Start of TEXT

# Graphite or steel what is your opinion?



## ryan8812 (Jan 17, 2007)

Hey Everyone,
My name is Ryan and I am a senior in High school. For my senior research paper I am writing a pare on the above subject and I was wandering, what is your opinion. Thank you for your time.


----------



## 65nlovenit (Dec 8, 2006)

Your choices for the paper usually comes down to three qualifiers. Age, Club Head Speed, and weight.

If you have a high club head speed then a rigid flex shaft (steel) is the prescribed way to go. 

If your club head speed falls into the average category then regular flex graphite is the prescribed way to go.

If your age affects club head speed then it will normally affect the weight factor in lugging the clubs around. Graphite are definitely lighter. 

I'm 67, club head speed 97 mph, definitely use graphite.


----------



## Fourputt (Nov 18, 2006)

It should be pointed out that the club most often used as a measure for clubhead speed is the Driver. All other clubs will measure lower than the driver. It should also be noted that 99.9% of all players now use graphite in the driver, regardless of how hard they swing. The percentage is almost that high for fairway metalwoods too. 

Where the preference issue comes in is with the irons. More players still use steel in irons, in part because of the real fact that you don't get as much feedback from graphite. Graphite shafts absorb more of the impact shock, so it's harder to tell when you've mis-hit and just how you mis-hit the ball. The issue of accuracy is no longer bourne out by actual statistics with the modern graphite materials, but most players haven't been convinced yet. If they were only for weaker swings, they wouldn't even make them in stiff flexes. My King Cobra irons are stiff flex graphite. But mostly, graphite just feels so much different that it's harder to make adjustments because it's harder to tell what's going on with the ball. 

As your first responder said, you will most often find graphite irons in the bags of senior players and women because a weaker swing can see a real gain in distance with the additional flex or whippiness. The club will load more on a slower downswing than a stiffer steel shaft, then release that energy at impact if the player's timing is right.

The only clubs in my bag with steel shafts now are my sand wedge and my putter. My other irons are all stiff graphite. My 3 hybrids and my 3 wood are regular flex graphite. My driver clubhead speed is right at 95 mph, and I use a regular flex graphite in my driver. But I'm an old fart too.... 60 years young.


----------



## Butz (Nov 17, 2006)

Hey,

My first golf iron was a Callaway replica ( I was duped...I thought it was the real thing. X18 )

But my Pro who is an expert noticed the details why my set was a replica.

Anyway, the shaft installed were graphite @ 65grams.
And after my 5 & 6 irons were dislocated. The clubhead & hosel broke into two...hehehe

So right now, Im moving up to the steel shaft. I felt it was heavier but it gave me more control due to its weight.

End of TEXT

▸ **WHAT YOU ARE ASKED TO DO**
Please quote the golf shaft thread above word for word, beginning at "As your first" and stopping after "thing. X18 )". Nothing in the lines matters here.

Start of RECORDED INFORMATION

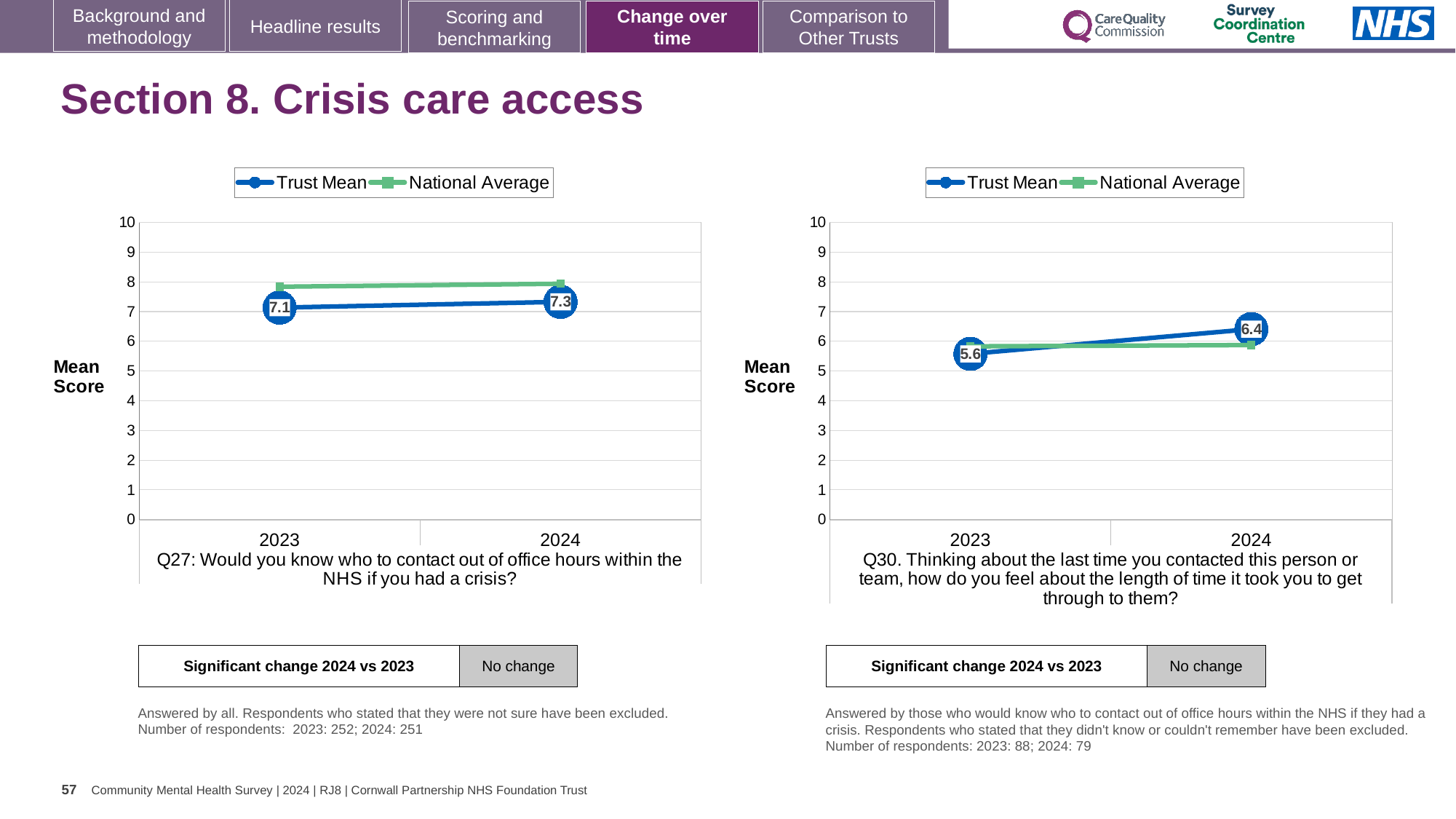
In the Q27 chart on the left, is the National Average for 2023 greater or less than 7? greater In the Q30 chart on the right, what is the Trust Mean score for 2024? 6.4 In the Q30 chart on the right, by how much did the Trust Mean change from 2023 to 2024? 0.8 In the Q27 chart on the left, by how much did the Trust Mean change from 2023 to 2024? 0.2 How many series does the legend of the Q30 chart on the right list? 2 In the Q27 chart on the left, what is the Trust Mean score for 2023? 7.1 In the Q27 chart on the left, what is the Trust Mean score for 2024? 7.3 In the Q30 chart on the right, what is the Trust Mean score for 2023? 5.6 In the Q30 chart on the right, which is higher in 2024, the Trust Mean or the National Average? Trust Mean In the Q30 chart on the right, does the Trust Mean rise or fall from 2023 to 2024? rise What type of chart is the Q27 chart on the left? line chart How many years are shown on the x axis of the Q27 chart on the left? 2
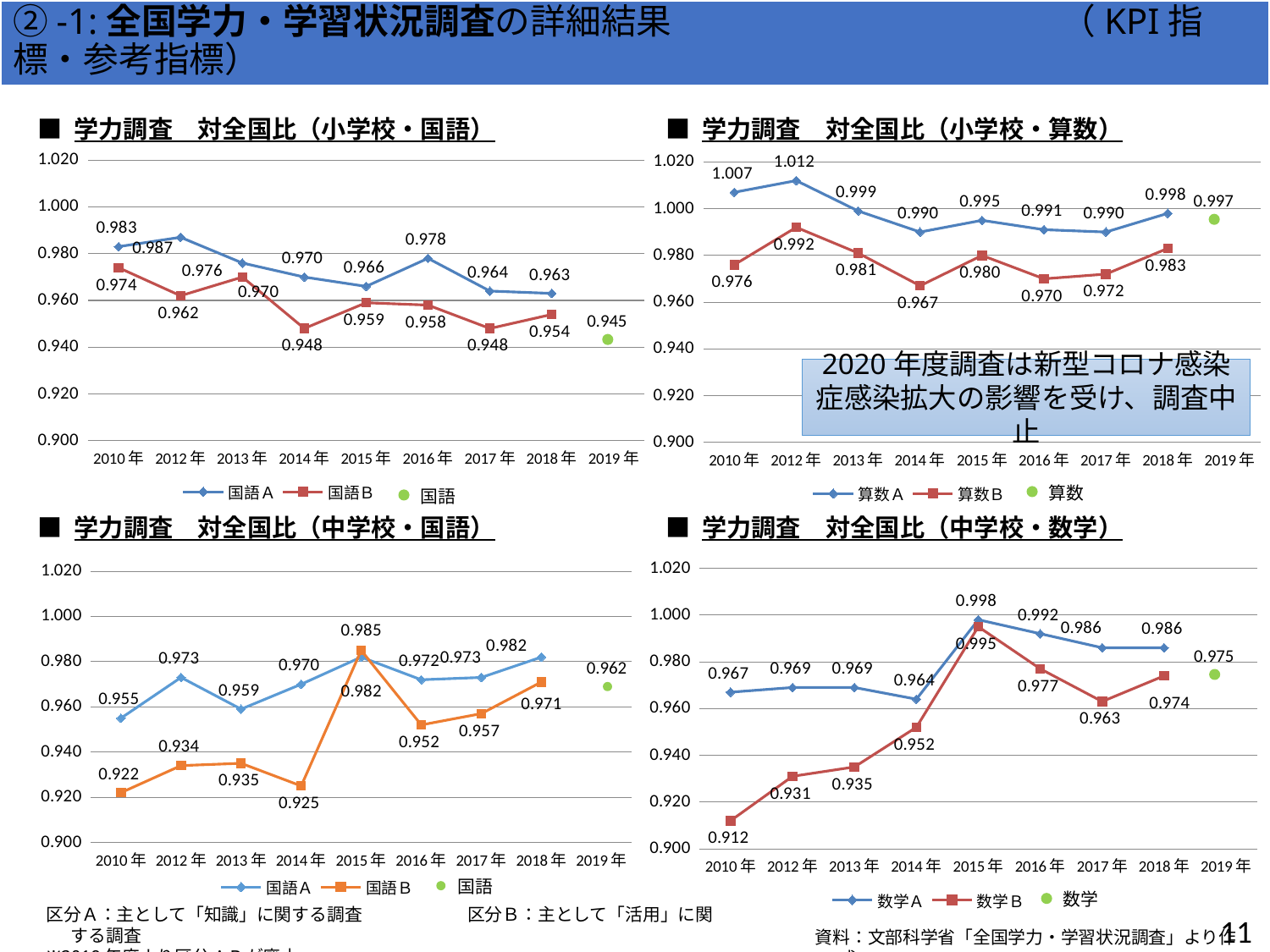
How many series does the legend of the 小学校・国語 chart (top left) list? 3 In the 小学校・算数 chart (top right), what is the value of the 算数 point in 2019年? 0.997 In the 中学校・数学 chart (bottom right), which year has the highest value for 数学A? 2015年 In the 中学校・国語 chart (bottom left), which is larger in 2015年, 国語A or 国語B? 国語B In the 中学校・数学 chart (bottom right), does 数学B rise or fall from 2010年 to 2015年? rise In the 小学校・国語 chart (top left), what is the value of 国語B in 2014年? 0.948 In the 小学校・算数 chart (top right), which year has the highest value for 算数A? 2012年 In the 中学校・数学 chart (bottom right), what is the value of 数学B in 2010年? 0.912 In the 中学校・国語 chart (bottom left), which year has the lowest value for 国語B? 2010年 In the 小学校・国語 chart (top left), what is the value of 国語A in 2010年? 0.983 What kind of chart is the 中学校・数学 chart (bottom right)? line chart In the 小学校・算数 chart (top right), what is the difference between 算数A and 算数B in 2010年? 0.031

End of RECORDED INFORMATION

▸ **ANSWER TO THE EXERCISE**
As your first responder said, you will most often find graphite irons in the bags of senior players and women because a weaker swing can see a real gain in distance with the additional flex or whippiness. The club will load more on a slower downswing than a stiffer steel shaft, then release that energy at impact if the player's timing is right.

The only clubs in my bag with steel shafts now are my sand wedge and my putter. My other irons are all stiff graphite. My 3 hybrids and my 3 wood are regular flex graphite. My driver clubhead speed is right at 95 mph, and I use a regular flex graphite in my driver. But I'm an old fart too.... 60 years young.


----------



## Butz (Nov 17, 2006)

Hey,

My first golf iron was a Callaway replica ( I was duped...I thought it was the real thing. X18 )